**DATA UNDER STUDY**
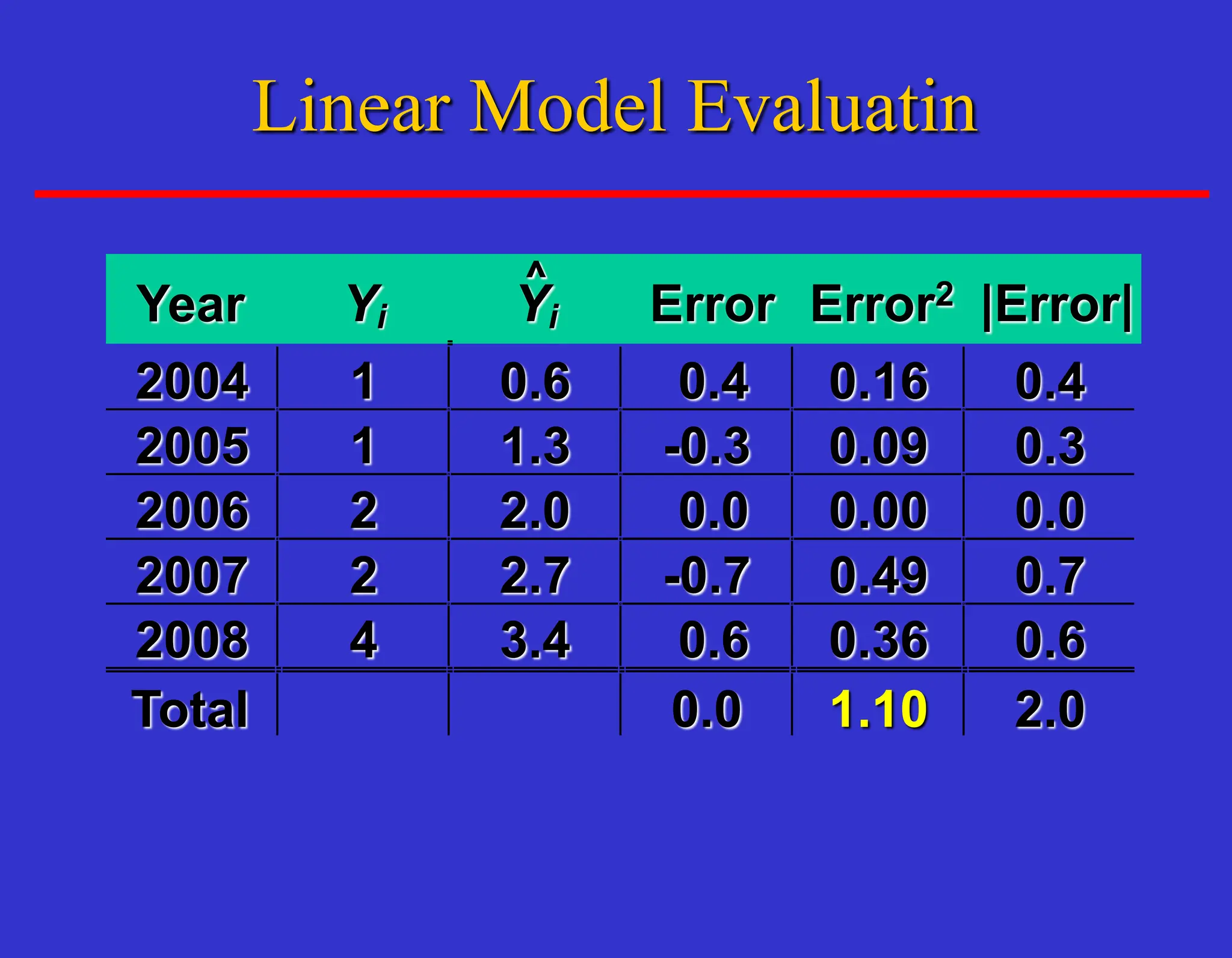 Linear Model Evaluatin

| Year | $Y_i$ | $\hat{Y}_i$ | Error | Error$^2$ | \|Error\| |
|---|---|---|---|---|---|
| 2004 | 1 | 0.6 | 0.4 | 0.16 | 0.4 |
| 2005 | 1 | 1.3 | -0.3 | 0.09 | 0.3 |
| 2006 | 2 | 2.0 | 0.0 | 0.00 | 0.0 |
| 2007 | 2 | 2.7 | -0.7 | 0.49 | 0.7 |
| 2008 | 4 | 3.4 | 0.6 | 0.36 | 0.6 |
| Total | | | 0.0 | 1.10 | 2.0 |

**THE PROBLEM**
Set the pictures aside and transcribe the data above exactly.

**REPLY**
 Linear Model Evaluatin

| Year | $Y_i$ | $\hat{Y}_i$ | Error | Error$^2$ | \|Error\| |
|---|---|---|---|---|---|
| 2004 | 1 | 0.6 | 0.4 | 0.16 | 0.4 |
| 2005 | 1 | 1.3 | -0.3 | 0.09 | 0.3 |
| 2006 | 2 | 2.0 | 0.0 | 0.00 | 0.0 |
| 2007 | 2 | 2.7 | -0.7 | 0.49 | 0.7 |
| 2008 | 4 | 3.4 | 0.6 | 0.36 | 0.6 |
| Total | | | 0.0 | 1.10 | 2.0 |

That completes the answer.